El Dr. Isasi, reumatólogo del Hospital Puerta de Hierro, humano donde los haya, y completamente dedicado a sus pacientes, es quien me lleva ahora, lo que me produce una gran tranquilidad. Cuento con él y cuando tengo una crisis o brote, me ayuda incondicionalmente. Fue él quien me remitió al Dr. Gómez Argüelles, neurólogo de la unidad de Fibromialgia del Hospital Quirón de Pozuelo de Alarcón. He seguido una terapia transcraneal, novedosa, con la esperanza de que me ayude.

Vivir con dolor y fatiga permanentes, además de con un intestino que te sorprende con crisis cuando menos te lo esperas resulta muy difícil. Este tipo de patologías intestino-cerebro, entre otras cosas altera el ritmo del sueño, por lo que el hecho de no dormir bien hace que aumente la fatiga crónica, que ya de por sí viene dada por la fibromialgia. Por tanto, no sólo afecta a tu calidad de vida y a los que te rodean, sino que, por lo limitante, afecta directamente al desenvolvimiento normal de la vida misma. En mi caso concreto me ha provocado varias bajas laborales.

Son muchas las personas a las que debo agradecer su ayuda. Además de los doctores mencionados -Dra. Fouz, Dr. Isasi y Dr. Gómez Argüelles-, quiero citar a mis fisioterapeutas Ana y Marta, que me han aplicado la terapia craneo-sacra, la acupuntura, la kinesiología y todas las herramientas que conocen para intentar aliviar mis dolores y mi mente. Asimismo, a Fabián, mi psicólogo, que me proporciona estrategias para seguir avanzando y tener más días buenos que malos y a Pilar, mi profesora de yoga y meditación, cuyos consejos y cuidados también me han sido de gran ayuda.
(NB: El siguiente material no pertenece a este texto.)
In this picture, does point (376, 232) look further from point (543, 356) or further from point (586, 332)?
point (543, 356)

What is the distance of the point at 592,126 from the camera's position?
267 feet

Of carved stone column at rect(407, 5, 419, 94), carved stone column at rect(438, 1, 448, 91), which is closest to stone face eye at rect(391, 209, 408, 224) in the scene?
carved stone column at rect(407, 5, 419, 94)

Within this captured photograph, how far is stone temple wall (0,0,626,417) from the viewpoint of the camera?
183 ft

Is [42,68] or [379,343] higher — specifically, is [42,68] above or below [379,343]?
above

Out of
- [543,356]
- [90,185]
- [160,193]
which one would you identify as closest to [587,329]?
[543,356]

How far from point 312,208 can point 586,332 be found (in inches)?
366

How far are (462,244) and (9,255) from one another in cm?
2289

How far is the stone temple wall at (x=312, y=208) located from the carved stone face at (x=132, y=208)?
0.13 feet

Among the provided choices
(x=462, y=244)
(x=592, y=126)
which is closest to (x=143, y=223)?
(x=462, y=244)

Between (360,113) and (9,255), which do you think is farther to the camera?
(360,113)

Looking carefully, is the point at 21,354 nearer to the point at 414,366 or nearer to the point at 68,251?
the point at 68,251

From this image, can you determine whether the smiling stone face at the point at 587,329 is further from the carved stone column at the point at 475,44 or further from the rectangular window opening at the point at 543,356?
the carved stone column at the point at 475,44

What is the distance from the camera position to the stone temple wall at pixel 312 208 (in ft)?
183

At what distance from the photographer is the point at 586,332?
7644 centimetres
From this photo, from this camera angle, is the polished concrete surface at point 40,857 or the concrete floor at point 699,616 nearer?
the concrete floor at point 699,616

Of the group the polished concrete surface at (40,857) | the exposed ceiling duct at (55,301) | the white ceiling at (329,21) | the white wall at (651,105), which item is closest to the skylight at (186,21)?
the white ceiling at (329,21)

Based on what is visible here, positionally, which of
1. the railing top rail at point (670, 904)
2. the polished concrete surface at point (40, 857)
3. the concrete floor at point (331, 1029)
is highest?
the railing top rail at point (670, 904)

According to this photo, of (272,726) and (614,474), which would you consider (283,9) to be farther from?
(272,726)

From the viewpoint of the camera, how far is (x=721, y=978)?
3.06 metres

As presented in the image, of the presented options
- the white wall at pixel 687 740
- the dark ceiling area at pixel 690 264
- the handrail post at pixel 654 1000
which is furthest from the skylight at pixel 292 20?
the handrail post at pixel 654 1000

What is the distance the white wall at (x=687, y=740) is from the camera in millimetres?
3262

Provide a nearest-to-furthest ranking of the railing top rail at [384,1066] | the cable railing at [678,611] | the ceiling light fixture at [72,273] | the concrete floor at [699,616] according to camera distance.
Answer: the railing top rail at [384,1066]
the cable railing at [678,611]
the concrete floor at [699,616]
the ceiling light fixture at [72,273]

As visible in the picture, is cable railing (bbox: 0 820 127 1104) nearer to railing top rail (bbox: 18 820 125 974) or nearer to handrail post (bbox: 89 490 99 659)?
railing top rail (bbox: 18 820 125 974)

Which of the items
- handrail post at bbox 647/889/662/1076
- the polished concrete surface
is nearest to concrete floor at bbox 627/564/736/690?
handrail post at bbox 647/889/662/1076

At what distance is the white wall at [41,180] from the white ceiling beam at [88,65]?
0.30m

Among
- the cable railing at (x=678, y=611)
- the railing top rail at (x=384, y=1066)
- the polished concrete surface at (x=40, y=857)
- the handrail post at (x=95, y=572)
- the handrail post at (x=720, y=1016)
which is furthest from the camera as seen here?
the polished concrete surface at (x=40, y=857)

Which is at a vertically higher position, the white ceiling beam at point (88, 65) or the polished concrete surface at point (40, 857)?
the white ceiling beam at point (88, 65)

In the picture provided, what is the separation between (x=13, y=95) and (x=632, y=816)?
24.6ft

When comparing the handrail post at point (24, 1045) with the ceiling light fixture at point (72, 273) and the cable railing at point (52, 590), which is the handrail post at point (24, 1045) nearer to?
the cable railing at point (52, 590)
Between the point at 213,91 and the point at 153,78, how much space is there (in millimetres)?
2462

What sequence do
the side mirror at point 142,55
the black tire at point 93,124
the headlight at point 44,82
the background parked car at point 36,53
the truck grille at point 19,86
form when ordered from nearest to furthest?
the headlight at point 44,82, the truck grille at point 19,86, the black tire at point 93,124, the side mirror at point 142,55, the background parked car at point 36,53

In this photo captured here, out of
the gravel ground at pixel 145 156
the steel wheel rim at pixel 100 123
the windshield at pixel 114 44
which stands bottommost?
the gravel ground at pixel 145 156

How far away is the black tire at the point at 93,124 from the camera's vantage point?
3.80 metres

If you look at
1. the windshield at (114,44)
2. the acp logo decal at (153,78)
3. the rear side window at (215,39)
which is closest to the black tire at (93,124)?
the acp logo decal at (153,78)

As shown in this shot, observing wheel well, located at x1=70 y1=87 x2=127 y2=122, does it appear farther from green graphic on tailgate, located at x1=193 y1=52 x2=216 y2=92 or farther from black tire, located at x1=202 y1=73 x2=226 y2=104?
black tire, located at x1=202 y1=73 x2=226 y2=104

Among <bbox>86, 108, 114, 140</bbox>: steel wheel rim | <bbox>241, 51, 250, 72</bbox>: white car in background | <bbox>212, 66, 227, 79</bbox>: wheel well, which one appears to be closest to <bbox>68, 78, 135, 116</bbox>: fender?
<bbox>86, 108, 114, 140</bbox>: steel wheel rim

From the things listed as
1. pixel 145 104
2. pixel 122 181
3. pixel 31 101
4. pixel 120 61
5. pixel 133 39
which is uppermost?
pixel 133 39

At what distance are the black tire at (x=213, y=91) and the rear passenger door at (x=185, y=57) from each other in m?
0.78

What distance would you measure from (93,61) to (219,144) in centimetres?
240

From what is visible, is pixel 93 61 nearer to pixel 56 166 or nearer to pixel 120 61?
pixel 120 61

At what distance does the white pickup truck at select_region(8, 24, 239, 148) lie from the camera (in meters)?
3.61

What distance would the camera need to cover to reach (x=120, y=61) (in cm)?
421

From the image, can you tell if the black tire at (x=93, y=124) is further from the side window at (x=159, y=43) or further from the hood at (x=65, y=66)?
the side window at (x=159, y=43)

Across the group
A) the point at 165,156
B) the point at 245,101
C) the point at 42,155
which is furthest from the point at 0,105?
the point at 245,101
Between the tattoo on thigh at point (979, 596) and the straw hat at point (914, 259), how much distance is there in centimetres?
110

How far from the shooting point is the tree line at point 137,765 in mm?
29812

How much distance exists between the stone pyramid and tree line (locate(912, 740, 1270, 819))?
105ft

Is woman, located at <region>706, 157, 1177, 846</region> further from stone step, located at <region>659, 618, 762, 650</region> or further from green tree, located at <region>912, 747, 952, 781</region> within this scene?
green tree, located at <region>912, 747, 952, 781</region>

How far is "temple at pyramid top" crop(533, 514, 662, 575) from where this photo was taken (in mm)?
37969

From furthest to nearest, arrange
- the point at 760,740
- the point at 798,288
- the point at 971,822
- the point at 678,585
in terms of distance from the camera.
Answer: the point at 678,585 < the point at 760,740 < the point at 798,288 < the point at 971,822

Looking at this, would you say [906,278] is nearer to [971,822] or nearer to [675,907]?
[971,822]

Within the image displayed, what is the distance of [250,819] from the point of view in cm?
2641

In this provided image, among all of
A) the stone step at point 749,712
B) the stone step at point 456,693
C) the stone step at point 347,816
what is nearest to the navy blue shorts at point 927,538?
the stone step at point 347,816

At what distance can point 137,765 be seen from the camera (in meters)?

A quien más tengo que agradecer es a mi marido, mis hijos, mi familia que han estado apoyándome en todo, todos los días, incluso económicamente ya que algunas de las terapias son caras y no están cubiertas por los seguros. También a mis amigos que son los mejores. Y cómo no, a mis compañeros de trabajo y a mi jefe, que se han convertido en mis amigos, más allá de una relación laboral. 

Aunque reconozco  haber perdido la esperanza en muchas ocasiones durante el proceso, ya que los médicos no sabían qué hacer, no voy a rendirme, sigo luchando por encontrar una solución que me ayude, no sólo a mí sino a todas las personas que sufren como yo.

Os animo a que compartáis vuestra historia, estoy convencida de que podemos ayudar a mucha gente.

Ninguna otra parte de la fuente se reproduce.